◆ PROMPT
Without including any picture, transcribe the entries below word for word.

◆ MATERIAL FOR THIS EXERCISE
------------------------------------
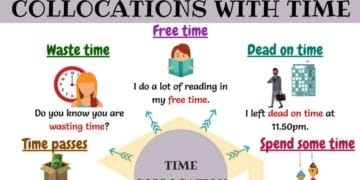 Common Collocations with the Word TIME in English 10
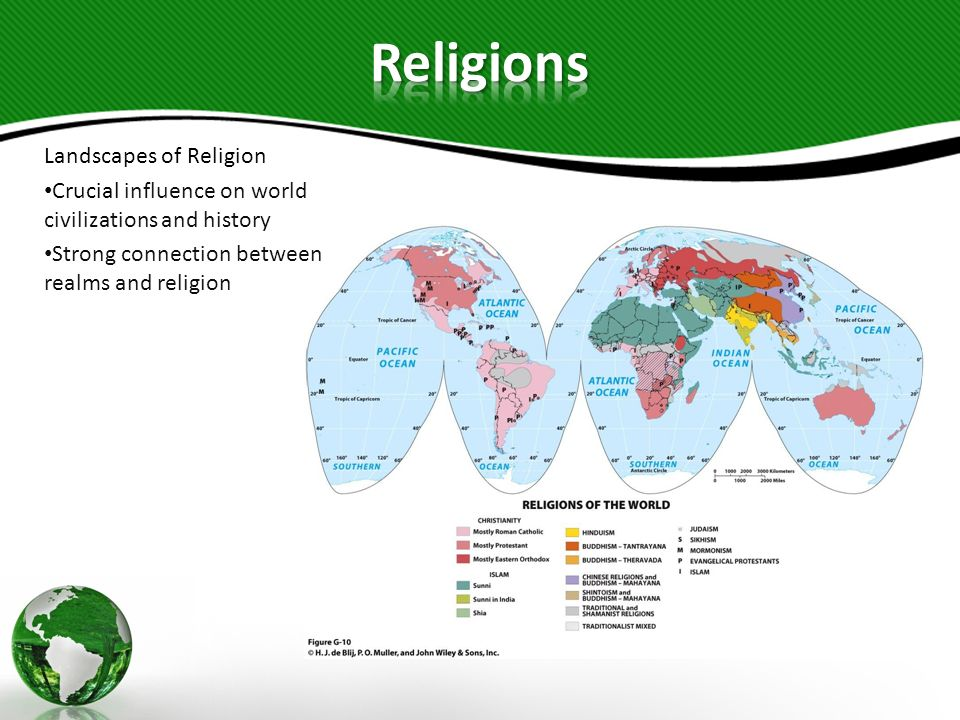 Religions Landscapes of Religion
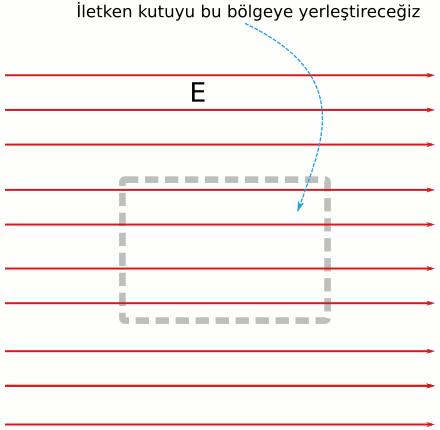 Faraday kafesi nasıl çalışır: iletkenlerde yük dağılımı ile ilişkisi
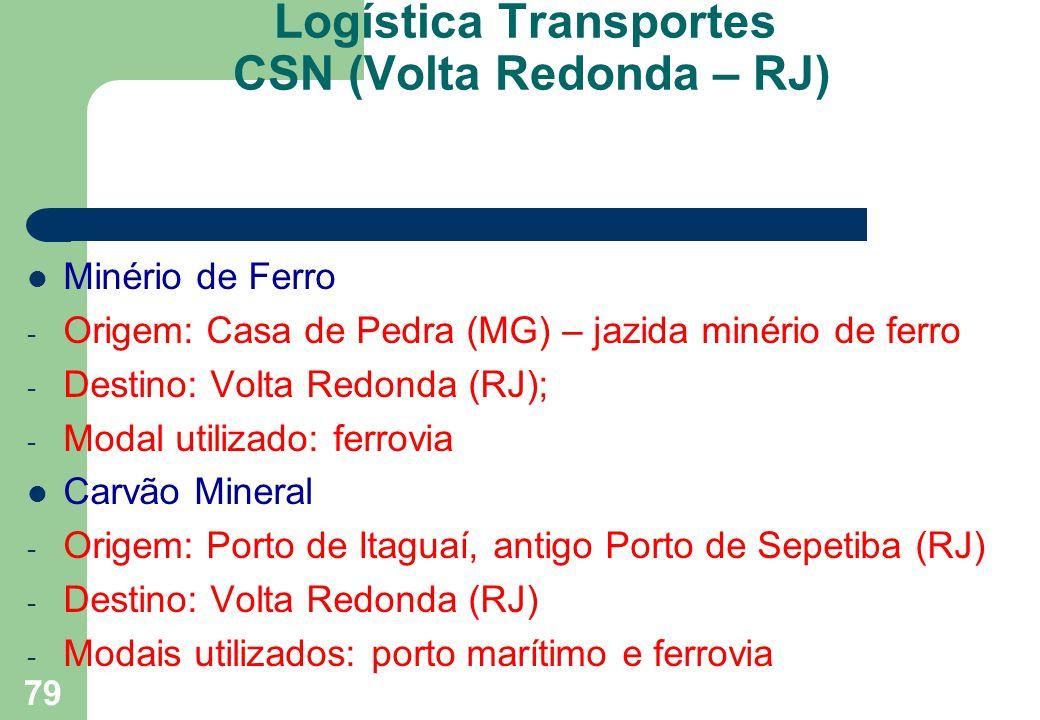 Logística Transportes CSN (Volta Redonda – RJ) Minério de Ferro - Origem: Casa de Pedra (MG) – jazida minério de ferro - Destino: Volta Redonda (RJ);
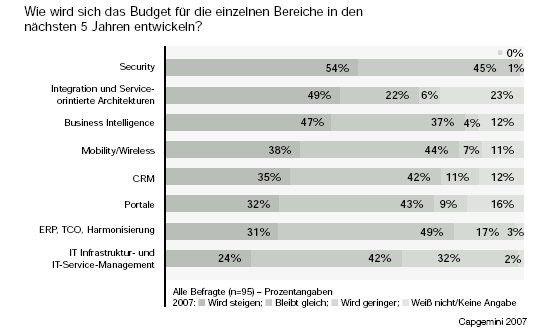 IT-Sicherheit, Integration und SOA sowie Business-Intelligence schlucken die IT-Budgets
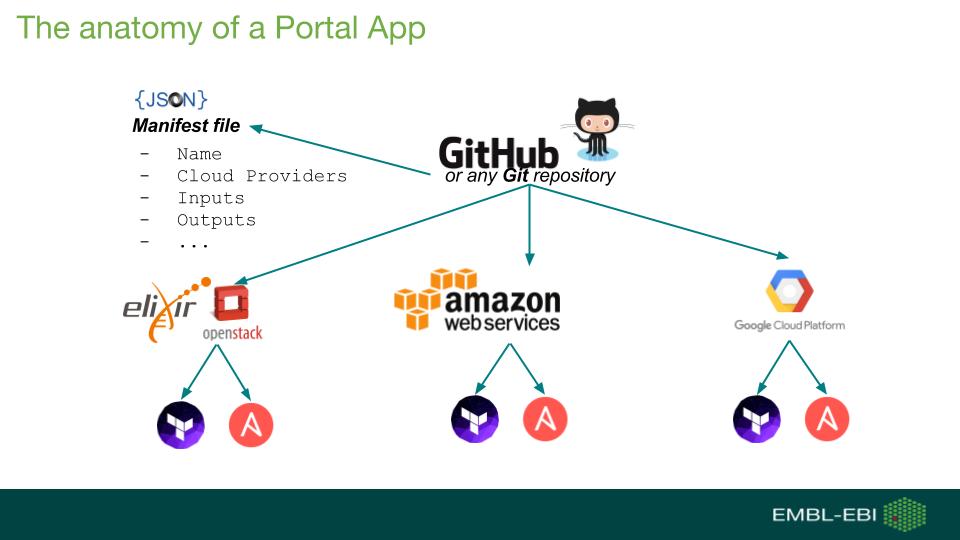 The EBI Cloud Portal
------------------------------------
◆ EXERCISE OUTPUT
 Common Collocations with the Word TIME in English 10
 Religions Landscapes of Religion
 Faraday kafesi nasıl çalışır: iletkenlerde yük dağılımı ile ilişkisi
 Logística Transportes CSN (Volta Redonda – RJ) Minério de Ferro - Origem: Casa de Pedra (MG) – jazida minério de ferro - Destino: Volta Redonda (RJ);
 IT-Sicherheit, Integration und SOA sowie Business-Intelligence schlucken die IT-Budgets
 The EBI Cloud Portal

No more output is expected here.